→ EXTRAIT FOURNI
■ ■ ■ ■
AU NOM DU PEUPLE FRANCAIS

COUR D’APPEL DE PARIS

Pôle 5 – Chambre 9

ARRET DU 15 DECEMBRE 2022

(n° , 10 pages)

Numéro d’inscription au répertoire général : N° RG 21/19899 – N° Portalis 35L7-V-B7F-CEVNM

Décision déférée à la Cour : Jugement du 28 Septembre 2021 – Tribunal de Commerce de BOBIGNY – RG n° 2020F00731

APPELANTS

Monsieur [O] [U]

né le [Date naissance 3] 1987 à [Localité 14]

[Adresse 4]

[Localité 14]

Monsieur [I] [H]

né le [Date naissance 2] 1980 à [Localité 16] (MAROC)

[Adresse 5]

[Localité 12]

Représentés par Me Matthieu BOCCON GIBOD de la SELARL LEXAVOUE PARIS-VERSAILLES, avocat au barreau de PARIS, toque : C2477, avocat postulant

Représentés par Me Odile STRICH, avocat au barreau de VAL-DE-MARNE, toque : PC 266, avocat plaidant

INTIMES

Monsieur [C] [M]

né le [Date naissance 1] 1956 à [Localité 15] (MAROC)

[Adresse 9]

[Localité 10]

Monsieur [L] [M]

né le [Date naissance 8] 1982 à [Localité 13] (AMROC)

[Adresse 9]

[Localité 10]

E.U.R.L. NINO TIME

N° SIRET : 880 527 676

[Adresse 6]

[Localité 11]

Représentés par Me Fatima BOULAFRAH, avocat au barreau de HAUTS-DE-SEINE, toque : 244, avocat postulant

COMPOSITION DE LA COUR :

L’affaire a été débattue le 09 novembre 2022, en audience publique, devant la Cour composée de :

Madame Sophie MOLLAT, Présidente

Madame Isabelle ROHART, Conseillère

Madame Déborah CORICON, Conseillère

qui en ont délibéré

GREFFIERE : Madame FOULON, lors des débats

ARRET :

– contradictoire

– rendu par mise à disposition de l’arrêt au greffe de la Cour, les parties en ayant été préalablement avisées dans les conditions prévues au deuxième alinéa de l’article 450 du code de procédure civile.

– signé par Madame Sophie MOLLAT, Présidente et par Madame FOULON, Greffière .
■ ■ ■ ■
→ CONSIGNES DE TRAVAIL
**1.** Pouvez-vous recopier à l'identique le passage de l'arrêt compris entre "[Localité 12]" et "[Localité 15] (MAROC)", ces deux bornes incluses ?
**2.** Quelles lignes de la liste contiennent la chaîne "further" ? Extrayez-les toutes, en tenant compte de la casse.

Relations spatiales enregistrées:
■ ■ ■ ■
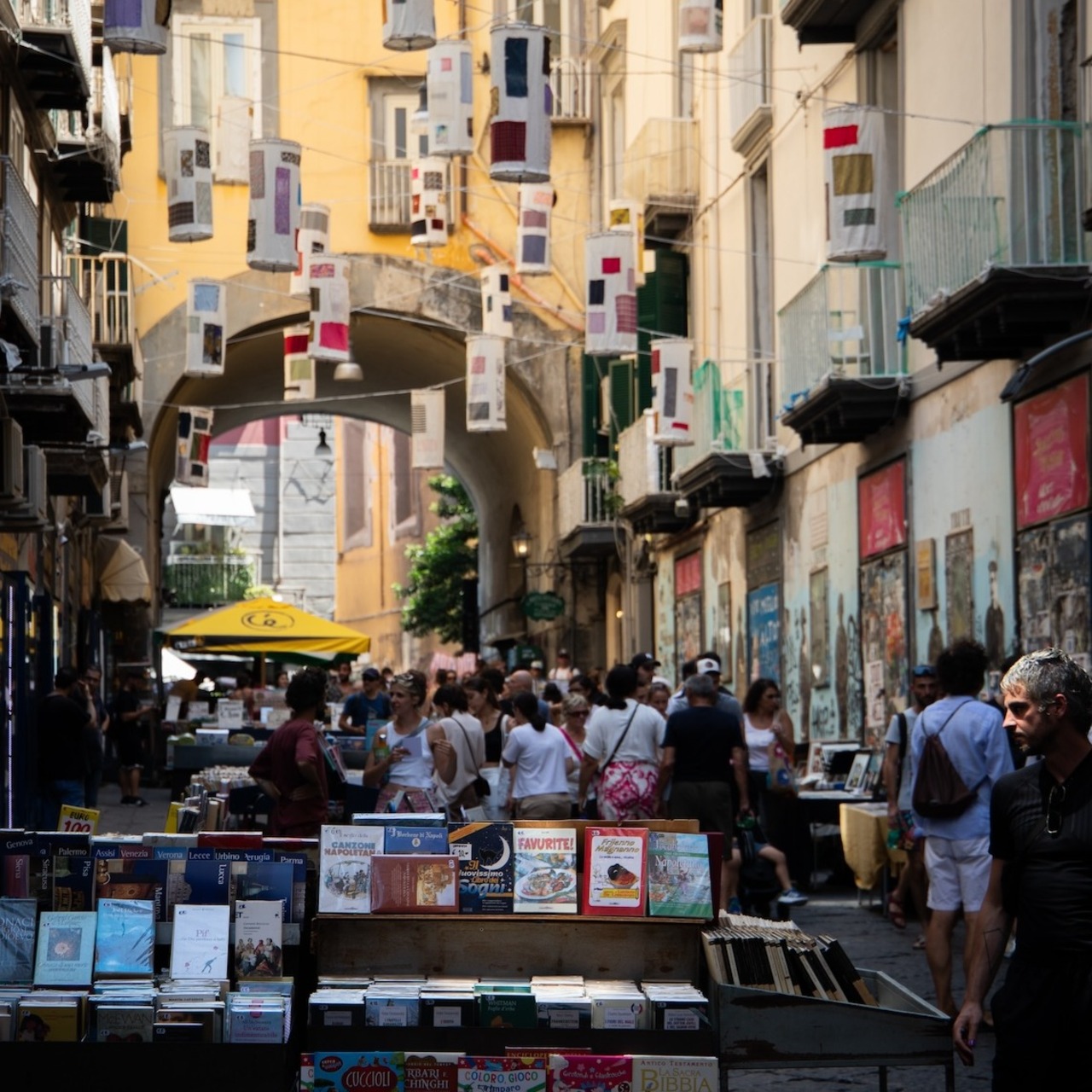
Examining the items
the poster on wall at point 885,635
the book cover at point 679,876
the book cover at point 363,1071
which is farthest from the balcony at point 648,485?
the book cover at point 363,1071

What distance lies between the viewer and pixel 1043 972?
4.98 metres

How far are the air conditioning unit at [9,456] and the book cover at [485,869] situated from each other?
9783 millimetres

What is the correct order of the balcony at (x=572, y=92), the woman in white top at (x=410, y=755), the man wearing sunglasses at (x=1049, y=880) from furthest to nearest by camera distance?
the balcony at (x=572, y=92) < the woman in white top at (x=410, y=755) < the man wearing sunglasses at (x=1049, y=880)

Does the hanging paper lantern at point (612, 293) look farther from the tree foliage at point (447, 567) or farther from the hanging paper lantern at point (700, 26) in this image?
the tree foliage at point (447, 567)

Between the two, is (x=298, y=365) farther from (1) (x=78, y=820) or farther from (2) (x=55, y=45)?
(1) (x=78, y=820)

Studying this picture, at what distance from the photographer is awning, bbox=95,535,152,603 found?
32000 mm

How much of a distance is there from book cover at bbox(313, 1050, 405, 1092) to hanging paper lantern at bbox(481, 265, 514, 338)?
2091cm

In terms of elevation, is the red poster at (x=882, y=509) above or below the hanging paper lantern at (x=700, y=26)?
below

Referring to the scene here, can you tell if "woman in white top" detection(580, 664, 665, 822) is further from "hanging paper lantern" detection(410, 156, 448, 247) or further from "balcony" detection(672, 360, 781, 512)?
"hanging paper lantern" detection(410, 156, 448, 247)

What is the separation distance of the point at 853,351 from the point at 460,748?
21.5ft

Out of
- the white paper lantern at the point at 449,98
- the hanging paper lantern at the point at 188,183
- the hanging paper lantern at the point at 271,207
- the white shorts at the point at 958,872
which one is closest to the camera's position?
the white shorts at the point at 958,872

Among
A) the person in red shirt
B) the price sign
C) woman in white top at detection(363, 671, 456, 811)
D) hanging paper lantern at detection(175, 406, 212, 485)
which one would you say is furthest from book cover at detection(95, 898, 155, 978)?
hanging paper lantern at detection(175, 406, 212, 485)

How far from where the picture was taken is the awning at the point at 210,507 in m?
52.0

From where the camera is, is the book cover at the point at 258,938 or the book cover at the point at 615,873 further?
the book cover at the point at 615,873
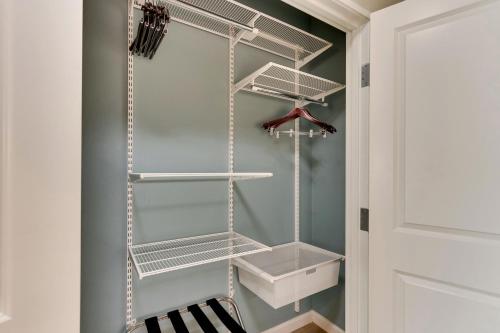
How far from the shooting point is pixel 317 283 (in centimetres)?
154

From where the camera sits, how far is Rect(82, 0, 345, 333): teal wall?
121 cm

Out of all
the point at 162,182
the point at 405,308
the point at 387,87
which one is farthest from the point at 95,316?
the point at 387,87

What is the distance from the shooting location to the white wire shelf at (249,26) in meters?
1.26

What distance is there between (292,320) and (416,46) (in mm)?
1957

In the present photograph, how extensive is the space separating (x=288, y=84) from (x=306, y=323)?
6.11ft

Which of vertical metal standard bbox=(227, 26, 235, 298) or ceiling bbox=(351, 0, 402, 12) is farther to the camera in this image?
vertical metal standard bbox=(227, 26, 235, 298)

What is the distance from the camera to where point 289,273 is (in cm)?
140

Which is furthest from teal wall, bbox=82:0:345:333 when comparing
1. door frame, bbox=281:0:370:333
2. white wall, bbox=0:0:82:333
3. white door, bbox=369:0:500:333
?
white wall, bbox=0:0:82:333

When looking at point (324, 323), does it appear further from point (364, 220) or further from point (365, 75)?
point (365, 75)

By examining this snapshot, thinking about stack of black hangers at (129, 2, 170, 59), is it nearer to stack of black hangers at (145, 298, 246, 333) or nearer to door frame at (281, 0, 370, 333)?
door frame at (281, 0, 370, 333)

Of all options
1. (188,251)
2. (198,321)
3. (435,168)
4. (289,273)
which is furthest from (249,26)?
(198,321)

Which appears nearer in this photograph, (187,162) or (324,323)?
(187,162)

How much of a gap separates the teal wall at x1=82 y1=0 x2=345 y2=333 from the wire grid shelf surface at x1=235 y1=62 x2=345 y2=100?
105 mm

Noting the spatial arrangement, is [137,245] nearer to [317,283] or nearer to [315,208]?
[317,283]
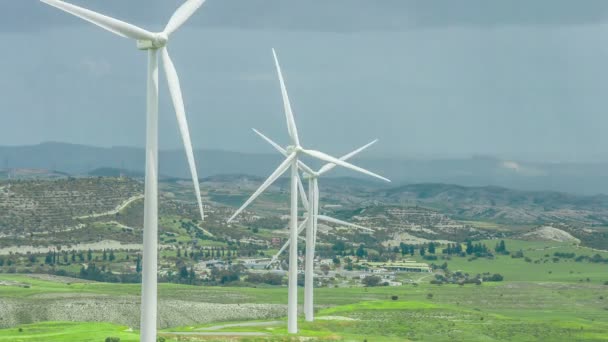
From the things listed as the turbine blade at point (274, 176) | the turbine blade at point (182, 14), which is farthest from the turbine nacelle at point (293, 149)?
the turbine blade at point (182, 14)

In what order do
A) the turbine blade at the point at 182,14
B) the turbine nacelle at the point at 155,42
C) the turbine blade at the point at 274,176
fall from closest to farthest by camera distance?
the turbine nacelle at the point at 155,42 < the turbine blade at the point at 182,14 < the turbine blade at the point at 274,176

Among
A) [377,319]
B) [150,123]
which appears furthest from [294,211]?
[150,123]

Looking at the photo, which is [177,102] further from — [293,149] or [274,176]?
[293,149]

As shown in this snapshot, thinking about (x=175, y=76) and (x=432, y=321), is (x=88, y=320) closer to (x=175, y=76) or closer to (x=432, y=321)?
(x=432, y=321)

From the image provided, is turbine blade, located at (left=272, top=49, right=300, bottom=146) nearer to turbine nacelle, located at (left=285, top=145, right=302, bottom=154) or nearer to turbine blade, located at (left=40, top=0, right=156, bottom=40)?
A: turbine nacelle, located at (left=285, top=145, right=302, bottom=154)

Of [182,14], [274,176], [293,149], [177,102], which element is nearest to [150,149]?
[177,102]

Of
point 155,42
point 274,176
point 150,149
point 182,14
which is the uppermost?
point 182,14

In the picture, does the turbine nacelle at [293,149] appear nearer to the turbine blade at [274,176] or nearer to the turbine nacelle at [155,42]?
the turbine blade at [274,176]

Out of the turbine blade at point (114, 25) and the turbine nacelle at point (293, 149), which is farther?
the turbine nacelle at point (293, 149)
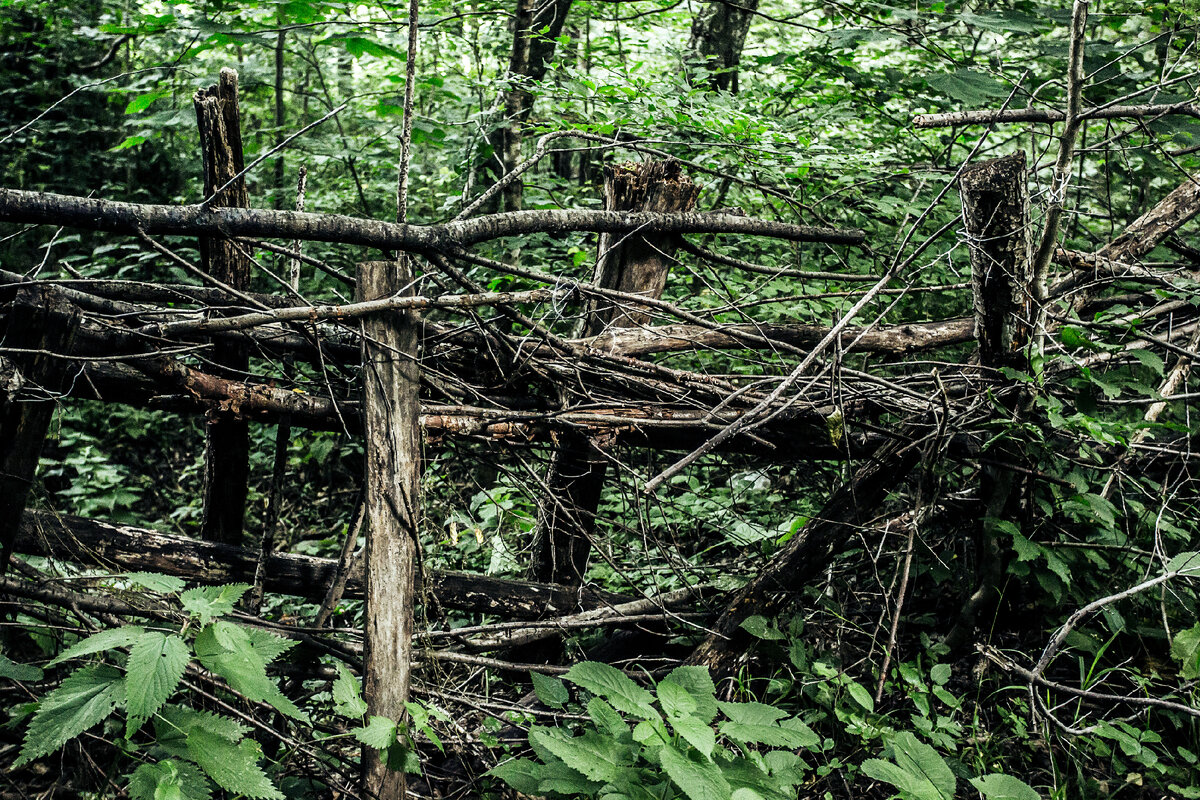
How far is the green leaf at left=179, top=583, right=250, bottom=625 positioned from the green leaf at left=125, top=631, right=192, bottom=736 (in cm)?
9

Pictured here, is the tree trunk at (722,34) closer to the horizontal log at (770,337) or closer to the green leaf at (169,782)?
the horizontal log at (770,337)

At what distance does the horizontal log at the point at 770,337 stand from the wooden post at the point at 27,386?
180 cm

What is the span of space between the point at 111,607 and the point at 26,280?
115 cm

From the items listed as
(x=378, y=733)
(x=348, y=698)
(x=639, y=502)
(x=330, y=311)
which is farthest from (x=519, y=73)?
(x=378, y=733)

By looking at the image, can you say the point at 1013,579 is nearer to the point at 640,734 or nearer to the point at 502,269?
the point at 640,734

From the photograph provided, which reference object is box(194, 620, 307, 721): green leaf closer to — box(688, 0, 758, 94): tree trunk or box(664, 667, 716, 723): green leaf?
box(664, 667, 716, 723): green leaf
■ ■ ■ ■
→ RÉPONSES ATTENDUES
**1.**
[Localité 12]

Représentés par Me Matthieu BOCCON GIBOD de la SELARL LEXAVOUE PARIS-VERSAILLES, avocat au barreau de PARIS, toque : C2477, avocat postulant

Représentés par Me Odile STRICH, avocat au barreau de VAL-DE-MARNE, toque : PC 266, avocat plaidant

INTIMES

Monsieur [C] [M]

né le [Date naissance 1] 1956 à [Localité 15] (MAROC)

**2.**
Referring to the scene here, can you tell if "woman in white top" detection(580, 664, 665, 822) is further from "hanging paper lantern" detection(410, 156, 448, 247) or further from "balcony" detection(672, 360, 781, 512)?
From where the camera is, is the book cover at the point at 258,938 or the book cover at the point at 615,873 further?
When looking at point (324, 323), does it appear further from point (364, 220) or further from point (365, 75)?
Looking at the photo, which is [177,102] further from — [293,149] or [274,176]?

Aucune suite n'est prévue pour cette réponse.